What an Effective Leader Can Do
Apple is one of the biggest and most recognized brands in the world. It was the first company to reach a trillion-dollar valuation in 2018. Two years later, it became the first American company to be valued at $2 trillion.
It is hard to see the tech giant’s success now and imagine that, at some point, it was on the verge of bankruptcy. In 1997, 10 years after he was fired from the company he co-founded, Steve Jobs was brought back as the CEO of Apple. At the time, the company was in dire straits. Microsoft was the dominant computer company, and Apple was struggling to keep up. During the final quarter of 1996, Apple’s sales plummeted by 30 percent.
When Jobs rejoined the company, however, he immediately took action. He convinced Microsoft to invest $150 million in non-voting stock into Apple. He also streamlined the company by letting go of 3,000 employees and cutting about 70 percent of the products that Apple had been making at the time. The strategy worked quickly. By 1998, Apple generated $309 million in profit.
Here is another example of effective leadership. Singapore’s public transport system is frequently hailed as one the best in the world. It is clean, efficient, reliable, and affordable.
Neo Kian Hong took over as SMRT CEO. He won over the public trust. He immediately identified areas in the organization that needed to be improved. He also rebuilt the organization so that it would steadily evolve and be responsive to the needs of the public over time.
Both chief executives show exactly what an effective leader can do. They can figure out where there are deficiencies, and they can make decisions that create progress. Their goal is not to profit as much as possible in the shortest amount of time. They know that improving output and building integrity within the organization is far more important and sustainable in the long run.
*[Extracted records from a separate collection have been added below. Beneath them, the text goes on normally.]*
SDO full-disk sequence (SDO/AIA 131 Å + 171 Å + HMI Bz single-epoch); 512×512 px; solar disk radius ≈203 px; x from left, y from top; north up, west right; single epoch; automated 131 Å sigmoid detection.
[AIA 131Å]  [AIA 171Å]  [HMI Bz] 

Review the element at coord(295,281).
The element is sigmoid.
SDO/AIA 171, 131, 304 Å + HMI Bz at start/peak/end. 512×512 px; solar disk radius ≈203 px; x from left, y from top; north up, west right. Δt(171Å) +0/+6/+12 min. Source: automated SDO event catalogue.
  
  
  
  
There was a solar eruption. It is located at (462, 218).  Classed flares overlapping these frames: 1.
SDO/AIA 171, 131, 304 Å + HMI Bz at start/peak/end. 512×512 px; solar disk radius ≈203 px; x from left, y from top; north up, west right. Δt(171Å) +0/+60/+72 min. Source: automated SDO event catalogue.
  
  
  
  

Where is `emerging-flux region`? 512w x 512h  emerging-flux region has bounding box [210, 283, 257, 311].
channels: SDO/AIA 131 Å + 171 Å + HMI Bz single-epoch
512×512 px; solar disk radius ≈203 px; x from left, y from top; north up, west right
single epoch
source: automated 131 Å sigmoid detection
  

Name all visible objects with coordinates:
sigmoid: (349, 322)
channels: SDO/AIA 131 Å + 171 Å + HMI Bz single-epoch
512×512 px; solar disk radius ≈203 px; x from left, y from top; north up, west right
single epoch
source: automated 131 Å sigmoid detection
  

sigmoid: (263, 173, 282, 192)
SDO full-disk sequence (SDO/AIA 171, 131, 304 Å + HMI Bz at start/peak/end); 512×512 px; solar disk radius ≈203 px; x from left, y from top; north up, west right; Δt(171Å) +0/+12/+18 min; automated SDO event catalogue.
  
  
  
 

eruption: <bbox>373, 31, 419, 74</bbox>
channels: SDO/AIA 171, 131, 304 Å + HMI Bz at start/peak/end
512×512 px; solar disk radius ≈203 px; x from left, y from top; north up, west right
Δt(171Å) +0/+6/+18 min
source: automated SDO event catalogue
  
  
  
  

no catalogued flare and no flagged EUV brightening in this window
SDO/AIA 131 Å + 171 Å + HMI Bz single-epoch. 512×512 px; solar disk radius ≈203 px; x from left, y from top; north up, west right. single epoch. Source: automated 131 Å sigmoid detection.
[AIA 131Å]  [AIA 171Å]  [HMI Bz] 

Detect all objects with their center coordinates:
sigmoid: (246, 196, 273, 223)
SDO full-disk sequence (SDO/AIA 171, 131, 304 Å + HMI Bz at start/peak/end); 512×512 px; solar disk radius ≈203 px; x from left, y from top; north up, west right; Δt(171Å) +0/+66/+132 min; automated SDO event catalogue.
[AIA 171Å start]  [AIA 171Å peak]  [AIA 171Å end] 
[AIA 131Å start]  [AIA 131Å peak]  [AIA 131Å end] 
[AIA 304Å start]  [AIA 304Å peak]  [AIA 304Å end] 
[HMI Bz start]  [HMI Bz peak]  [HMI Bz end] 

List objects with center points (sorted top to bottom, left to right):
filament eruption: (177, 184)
But, a person does not become an effective leader overnight.
A great leader is aware that they do not operate on their own. Some people work with them and the people they work to serve. Therefore, they involve others in decision-making and new policy implementation.
Every person should feel that their opinions and concerns are heard. There should not be fear that the leader will turn against them or humiliate them for voicing a thought. The leader should create an environment where everyone is permitted and feel empowered to speak.
The best way to achieve this is to sit down and talk. Have time to converse with everyone.
A good leader knows their own limits. They cannot do everything to improve the organization. They do not have a solution to all the problems, either. They instead recognize the capabilities of their team and trust each member to do their best to achieve the common goal.
Delegation is a trait of an effective leader. But, it is not as easy as throwing orders around. The secret to delegation is knowing the strengths and weaknesses of each member of the team. That way, the leader can assign tasks based on the person’s expertise, leading to a successful outcome.
Moreover, delegation requires faith. When necessary, the leader should be ready to offer a helping hand, but they also know to back off and let their team handle their respective responsibilities. Micromanaging someone else’s work is rarely effective and can demoralize employees.
Open to New Ways of Thinking
A person who holds onto old ideas and strategies does not become an effective leader. Being close-minded dooms an organization to irrelevancy. The world is constantly changing. Organizations, and their leaders, should continue evolving.
That is why an effective leader is always open to new concepts and ideas. They are happy to explore novel solutions to move the organization forward.
The most successful companies revolutionize the market. Their leaders see potential where no one else can and fully support it. They understand that failure is a possibility, but they are willing to try because innovation will bring success.
Not everyone is an effective leader, but any person can be one. It takes time and requires hard work, but it is possible to steer an organization toward achieving a goal successfully.